# Forum Home Renovation Home Theatres  Ceiling mounting a projector and other qu's?

## Shannon Nash

I am reviewing projectors to purchase around xmas time. I wish to ceiling mount it. 
Has anyone done this. I have a couple of other qu's and would appreciate any advice. 
Anyone bought the BENQ w100? How have you found it?
Do you have to build a box/structure b/w roof trusses to support the bracket? Surely you would not trust to plaster board only.
Could you use a piece of say 50mm plummers pipe in the roof cavity in which to run the cables from the set top box/amp/dvd to the projector? It would have to be the same type of plastic as electrical conduit and not cause static?
Has anyone mounted surround speakers on the walls? are the ~$40 pair of brakets easy to use? secure? 
Has anyone set their up and have advice for those of us considering it? 
Thanks
SN

----------


## Dr Jan Itor

> Has anyone done this. I have a couple of other qu's and would appreciate any advice.

  Yes.  I did this a couple of months ago.   

> Do you have to build a box/structure b/w roof trusses to support the bracket? Surely you would not trust to plaster board only.
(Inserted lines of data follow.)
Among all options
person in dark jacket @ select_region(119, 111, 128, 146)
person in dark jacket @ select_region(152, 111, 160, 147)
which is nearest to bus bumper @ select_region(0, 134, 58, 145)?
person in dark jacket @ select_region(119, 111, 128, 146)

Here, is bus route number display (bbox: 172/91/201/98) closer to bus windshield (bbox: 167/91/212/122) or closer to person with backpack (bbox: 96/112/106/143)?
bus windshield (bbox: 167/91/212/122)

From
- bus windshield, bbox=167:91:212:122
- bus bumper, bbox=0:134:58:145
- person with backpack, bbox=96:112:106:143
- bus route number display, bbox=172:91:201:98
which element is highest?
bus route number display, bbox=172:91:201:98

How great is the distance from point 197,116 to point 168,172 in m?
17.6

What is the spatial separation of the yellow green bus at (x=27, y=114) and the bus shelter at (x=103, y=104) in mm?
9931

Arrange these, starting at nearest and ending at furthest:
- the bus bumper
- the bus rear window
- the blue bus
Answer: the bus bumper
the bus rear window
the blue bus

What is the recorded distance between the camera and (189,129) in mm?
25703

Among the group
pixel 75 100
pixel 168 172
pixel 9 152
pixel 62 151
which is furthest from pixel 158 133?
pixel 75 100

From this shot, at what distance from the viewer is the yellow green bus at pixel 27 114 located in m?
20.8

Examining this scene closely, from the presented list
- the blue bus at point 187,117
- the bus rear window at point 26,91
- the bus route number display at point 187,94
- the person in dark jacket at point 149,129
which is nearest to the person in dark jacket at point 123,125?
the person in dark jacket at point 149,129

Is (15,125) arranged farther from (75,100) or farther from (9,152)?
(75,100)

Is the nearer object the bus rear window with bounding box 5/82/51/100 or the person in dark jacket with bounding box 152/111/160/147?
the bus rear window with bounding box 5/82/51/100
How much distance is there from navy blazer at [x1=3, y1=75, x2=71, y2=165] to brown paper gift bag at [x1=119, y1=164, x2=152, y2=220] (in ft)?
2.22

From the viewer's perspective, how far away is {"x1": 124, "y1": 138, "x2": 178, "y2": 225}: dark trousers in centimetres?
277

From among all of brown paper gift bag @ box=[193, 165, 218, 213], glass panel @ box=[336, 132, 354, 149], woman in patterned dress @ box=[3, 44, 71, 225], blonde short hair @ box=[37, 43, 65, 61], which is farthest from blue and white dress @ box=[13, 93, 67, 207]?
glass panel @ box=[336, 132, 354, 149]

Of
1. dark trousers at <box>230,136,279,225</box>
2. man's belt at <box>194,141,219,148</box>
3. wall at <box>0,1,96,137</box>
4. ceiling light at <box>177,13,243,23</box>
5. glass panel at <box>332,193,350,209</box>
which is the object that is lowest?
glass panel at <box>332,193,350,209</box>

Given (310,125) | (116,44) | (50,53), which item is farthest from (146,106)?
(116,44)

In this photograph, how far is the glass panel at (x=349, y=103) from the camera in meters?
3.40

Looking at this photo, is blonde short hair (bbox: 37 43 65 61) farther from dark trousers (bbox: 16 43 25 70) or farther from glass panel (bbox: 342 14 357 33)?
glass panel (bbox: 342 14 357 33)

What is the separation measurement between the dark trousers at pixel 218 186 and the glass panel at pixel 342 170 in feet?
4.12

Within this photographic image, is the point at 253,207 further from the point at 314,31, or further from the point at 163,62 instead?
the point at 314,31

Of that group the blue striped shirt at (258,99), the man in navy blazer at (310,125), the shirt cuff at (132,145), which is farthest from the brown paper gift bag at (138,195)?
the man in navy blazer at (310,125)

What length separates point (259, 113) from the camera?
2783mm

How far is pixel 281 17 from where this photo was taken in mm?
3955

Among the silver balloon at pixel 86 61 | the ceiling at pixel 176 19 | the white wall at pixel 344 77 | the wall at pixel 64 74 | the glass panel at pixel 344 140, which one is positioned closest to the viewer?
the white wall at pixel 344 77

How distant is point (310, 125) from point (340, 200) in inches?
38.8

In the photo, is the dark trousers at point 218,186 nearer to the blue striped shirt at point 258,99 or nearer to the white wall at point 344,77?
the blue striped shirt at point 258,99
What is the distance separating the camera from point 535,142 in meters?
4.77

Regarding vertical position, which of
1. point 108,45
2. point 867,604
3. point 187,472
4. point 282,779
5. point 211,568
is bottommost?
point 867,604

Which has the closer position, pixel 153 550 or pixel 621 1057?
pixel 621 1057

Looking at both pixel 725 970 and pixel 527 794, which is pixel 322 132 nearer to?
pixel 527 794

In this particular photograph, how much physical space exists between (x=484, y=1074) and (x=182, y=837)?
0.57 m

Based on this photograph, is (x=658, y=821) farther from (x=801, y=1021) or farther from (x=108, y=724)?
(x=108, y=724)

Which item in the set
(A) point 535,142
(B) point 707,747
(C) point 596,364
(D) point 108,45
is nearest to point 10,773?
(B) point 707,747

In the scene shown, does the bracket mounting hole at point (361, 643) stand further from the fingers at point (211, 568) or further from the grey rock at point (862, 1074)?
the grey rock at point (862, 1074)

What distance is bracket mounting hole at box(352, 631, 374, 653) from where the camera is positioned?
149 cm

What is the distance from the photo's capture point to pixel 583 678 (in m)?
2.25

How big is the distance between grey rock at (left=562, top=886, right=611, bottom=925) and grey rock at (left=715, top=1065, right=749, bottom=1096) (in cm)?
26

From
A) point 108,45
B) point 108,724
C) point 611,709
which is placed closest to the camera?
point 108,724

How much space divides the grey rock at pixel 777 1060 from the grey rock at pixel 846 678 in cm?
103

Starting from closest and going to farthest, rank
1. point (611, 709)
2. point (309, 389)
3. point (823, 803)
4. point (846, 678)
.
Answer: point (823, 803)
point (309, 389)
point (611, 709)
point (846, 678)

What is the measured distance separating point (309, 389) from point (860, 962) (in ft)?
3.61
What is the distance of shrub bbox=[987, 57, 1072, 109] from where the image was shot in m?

  There's no way the plaster could support something as heavy as a projector.  I screwed a 20mm board to the top of the trusses and pushed the bracket bolt through the plaster and the board.   

> Could you use a piece of say 50mm plummers pipe in the roof cavity in which to run the cables from the set top box/amp/dvd to the projector? It would have to be the same type of plastic as electrical conduit and not cause static?

  I skipped the conduit and just ran the cables across the roof insulation.  As long as you don't run it right next to a power cable there shouldn't be any issues.   

> Has anyone mounted surround speakers on the walls? are the ~$40 pair of brakets easy to use? secure?

  I got a set for around $30 from this guy on ebay.  Also check out his value packs in the wall plate section of the menu.  Excellent value!

----------


## sol381

Try this mob for hiding your projector in teh ceiling.. I think theyre products are available at harvey norman or clive peeters.. THey have suppliers on their website. http://www.ultraliftaustralia.com.au...lift_index.htm 
The benqw100 seems ok for an entry level projector.. Good lumens but low resolution.  You`ll need to spend at least 3 grand for a half decent projector.. Id try and get at least 1280  x 780 res.
Check out ebay . http://electronics.listings.ebay.com...istingItemList  
Have a look at this review and maybe check out a few more here. http://www.projectorreviews.com/Manu...W100/index.asp. 
As for hanging rear speakers. It all depends on size i guess. I did renovations at my hourse and ran the wires inside the wall and nailed some nogs where i was going to hang the speakers so they had support. MIne are pretty small so i just put a long screw in the wall and hung the speakers over the clip at the back.
As dr jan said look at selbys on ebay . i have bought from them and they are very good.. The brackets seem like just what you need.
stef

----------